_TASK GOAL_: Print all records exactly, leaving nothing out.

Dataset entries
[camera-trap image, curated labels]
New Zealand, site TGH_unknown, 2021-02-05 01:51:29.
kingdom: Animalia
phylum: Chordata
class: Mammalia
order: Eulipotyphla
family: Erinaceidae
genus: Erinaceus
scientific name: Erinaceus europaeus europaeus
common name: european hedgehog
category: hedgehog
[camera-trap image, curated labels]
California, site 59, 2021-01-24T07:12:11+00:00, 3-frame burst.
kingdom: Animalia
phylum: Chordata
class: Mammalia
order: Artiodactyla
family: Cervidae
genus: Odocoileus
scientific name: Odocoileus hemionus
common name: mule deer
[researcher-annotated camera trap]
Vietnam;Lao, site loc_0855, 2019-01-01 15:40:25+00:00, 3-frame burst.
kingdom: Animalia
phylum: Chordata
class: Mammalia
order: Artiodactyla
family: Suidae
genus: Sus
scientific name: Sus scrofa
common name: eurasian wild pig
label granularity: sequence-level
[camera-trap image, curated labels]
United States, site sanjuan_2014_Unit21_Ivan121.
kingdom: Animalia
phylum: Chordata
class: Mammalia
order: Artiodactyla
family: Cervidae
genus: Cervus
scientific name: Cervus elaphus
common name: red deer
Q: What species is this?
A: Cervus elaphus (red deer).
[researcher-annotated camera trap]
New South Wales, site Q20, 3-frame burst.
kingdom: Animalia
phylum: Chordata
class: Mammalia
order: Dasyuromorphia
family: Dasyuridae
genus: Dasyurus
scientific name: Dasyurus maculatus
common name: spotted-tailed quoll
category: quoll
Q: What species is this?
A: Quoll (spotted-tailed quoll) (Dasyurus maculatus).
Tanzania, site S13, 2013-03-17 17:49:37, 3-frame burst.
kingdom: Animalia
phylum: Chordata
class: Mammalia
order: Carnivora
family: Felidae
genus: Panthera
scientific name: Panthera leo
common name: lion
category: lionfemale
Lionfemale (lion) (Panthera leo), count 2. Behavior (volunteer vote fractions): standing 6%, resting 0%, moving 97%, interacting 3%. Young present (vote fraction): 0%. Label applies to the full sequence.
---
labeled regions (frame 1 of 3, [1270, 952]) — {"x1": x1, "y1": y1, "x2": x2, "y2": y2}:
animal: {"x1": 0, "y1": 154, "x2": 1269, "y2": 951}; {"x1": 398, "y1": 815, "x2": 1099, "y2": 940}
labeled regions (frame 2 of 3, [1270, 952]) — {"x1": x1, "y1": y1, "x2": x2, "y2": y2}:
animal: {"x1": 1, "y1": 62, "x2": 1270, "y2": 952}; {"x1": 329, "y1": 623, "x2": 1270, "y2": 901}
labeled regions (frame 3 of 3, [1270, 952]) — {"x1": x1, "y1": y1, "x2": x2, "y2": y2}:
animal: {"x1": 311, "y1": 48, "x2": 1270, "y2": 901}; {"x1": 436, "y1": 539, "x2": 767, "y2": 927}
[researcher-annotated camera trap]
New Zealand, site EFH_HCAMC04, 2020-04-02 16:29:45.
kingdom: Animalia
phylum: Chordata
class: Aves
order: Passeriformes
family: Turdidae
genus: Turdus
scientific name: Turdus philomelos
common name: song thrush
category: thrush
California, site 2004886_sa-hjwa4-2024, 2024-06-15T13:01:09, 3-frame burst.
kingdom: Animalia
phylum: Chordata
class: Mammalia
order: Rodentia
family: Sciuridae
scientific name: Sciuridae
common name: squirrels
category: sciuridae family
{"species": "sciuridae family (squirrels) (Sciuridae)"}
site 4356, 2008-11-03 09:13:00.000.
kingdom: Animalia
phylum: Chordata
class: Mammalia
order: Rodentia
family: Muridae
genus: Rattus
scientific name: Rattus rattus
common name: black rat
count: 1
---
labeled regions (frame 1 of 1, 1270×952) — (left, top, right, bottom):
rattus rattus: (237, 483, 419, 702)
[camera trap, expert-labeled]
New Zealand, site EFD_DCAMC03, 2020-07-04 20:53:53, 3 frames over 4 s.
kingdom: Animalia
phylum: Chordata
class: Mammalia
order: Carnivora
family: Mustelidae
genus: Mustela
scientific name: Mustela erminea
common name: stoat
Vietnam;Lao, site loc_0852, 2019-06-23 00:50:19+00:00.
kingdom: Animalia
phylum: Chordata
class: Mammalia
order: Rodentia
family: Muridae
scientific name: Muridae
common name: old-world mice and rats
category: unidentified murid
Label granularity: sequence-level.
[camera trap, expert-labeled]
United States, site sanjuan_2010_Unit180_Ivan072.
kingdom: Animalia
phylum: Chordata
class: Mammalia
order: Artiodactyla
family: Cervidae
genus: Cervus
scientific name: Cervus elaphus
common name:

_SOLUTION TO THIS EXERCISE_:
[camera-trap image, curated labels]
New Zealand, site TGH_unknown, 2021-02-05 01:51:29.
kingdom: Animalia
phylum: Chordata
class: Mammalia
order: Eulipotyphla
family: Erinaceidae
genus: Erinaceus
scientific name: Erinaceus europaeus europaeus
common name: european hedgehog
category: hedgehog
[camera-trap image, curated labels]
California, site 59, 2021-01-24T07:12:11+00:00, 3-frame burst.
kingdom: Animalia
phylum: Chordata
class: Mammalia
order: Artiodactyla
family: Cervidae
genus: Odocoileus
scientific name: Odocoileus hemionus
common name: mule deer
[researcher-annotated camera trap]
Vietnam;Lao, site loc_0855, 2019-01-01 15:40:25+00:00, 3-frame burst.
kingdom: Animalia
phylum: Chordata
class: Mammalia
order: Artiodactyla
family: Suidae
genus: Sus
scientific name: Sus scrofa
common name: eurasian wild pig
label granularity: sequence-level
[camera-trap image, curated labels]
United States, site sanjuan_2014_Unit21_Ivan121.
kingdom: Animalia
phylum: Chordata
class: Mammalia
order: Artiodactyla
family: Cervidae
genus: Cervus
scientific name: Cervus elaphus
common name: red deer
Q: What species is this?
A: Cervus elaphus (red deer).
[researcher-annotated camera trap]
New South Wales, site Q20, 3-frame burst.
kingdom: Animalia
phylum: Chordata
class: Mammalia
order: Dasyuromorphia
family: Dasyuridae
genus: Dasyurus
scientific name: Dasyurus maculatus
common name: spotted-tailed quoll
category: quoll
Q: What species is this?
A: Quoll (spotted-tailed quoll) (Dasyurus maculatus).
Tanzania, site S13, 2013-03-17 17:49:37, 3-frame burst.
kingdom: Animalia
phylum: Chordata
class: Mammalia
order: Carnivora
family: Felidae
genus: Panthera
scientific name: Panthera leo
common name: lion
category: lionfemale
Lionfemale (lion) (Panthera leo), count 2. Behavior (volunteer vote fractions): standing 6%, resting 0%, moving 97%, interacting 3%. Young present (vote fraction): 0%. Label applies to the full sequence.
---
labeled regions (frame 1 of 3, [1270, 952]) — {"x1": x1, "y1": y1, "x2": x2, "y2": y2}:
animal: {"x1": 0, "y1": 154, "x2": 1269, "y2": 951}; {"x1": 398, "y1": 815, "x2": 1099, "y2": 940}
labeled regions (frame 2 of 3, [1270, 952]) — {"x1": x1, "y1": y1, "x2": x2, "y2": y2}:
animal: {"x1": 1, "y1": 62, "x2": 1270, "y2": 952}; {"x1": 329, "y1": 623, "x2": 1270, "y2": 901}
labeled regions (frame 3 of 3, [1270, 952]) — {"x1": x1, "y1": y1, "x2": x2, "y2": y2}:
animal: {"x1": 311, "y1": 48, "x2": 1270, "y2": 901}; {"x1": 436, "y1": 539, "x2": 767, "y2": 927}
[researcher-annotated camera trap]
New Zealand, site EFH_HCAMC04, 2020-04-02 16:29:45.
kingdom: Animalia
phylum: Chordata
class: Aves
order: Passeriformes
family: Turdidae
genus: Turdus
scientific name: Turdus philomelos
common name: song thrush
category: thrush
California, site 2004886_sa-hjwa4-2024, 2024-06-15T13:01:09, 3-frame burst.
kingdom: Animalia
phylum: Chordata
class: Mammalia
order: Rodentia
family: Sciuridae
scientific name: Sciuridae
common name: squirrels
category: sciuridae family
{"species": "sciuridae family (squirrels) (Sciuridae)"}
site 4356, 2008-11-03 09:13:00.000.
kingdom: Animalia
phylum: Chordata
class: Mammalia
order: Rodentia
family: Muridae
genus: Rattus
scientific name: Rattus rattus
common name: black rat
count: 1
---
labeled regions (frame 1 of 1, 1270×952) — (left, top, right, bottom):
rattus rattus: (237, 483, 419, 702)
[camera trap, expert-labeled]
New Zealand, site EFD_DCAMC03, 2020-07-04 20:53:53, 3 frames over 4 s.
kingdom: Animalia
phylum: Chordata
class: Mammalia
order: Carnivora
family: Mustelidae
genus: Mustela
scientific name: Mustela erminea
common name: stoat
Vietnam;Lao, site loc_0852, 2019-06-23 00:50:19+00:00.
kingdom: Animalia
phylum: Chordata
class: Mammalia
order: Rodentia
family: Muridae
scientific name: Muridae
common name: old-world mice and rats
category: unidentified murid
Label granularity: sequence-level.
[camera trap, expert-labeled]
United States, site sanjuan_2010_Unit180_Ivan072.
kingdom: Animalia
phylum: Chordata
class: Mammalia
order: Artiodactyla
family: Cervidae
genus: Cervus
scientific name: Cervus elaphus
common name:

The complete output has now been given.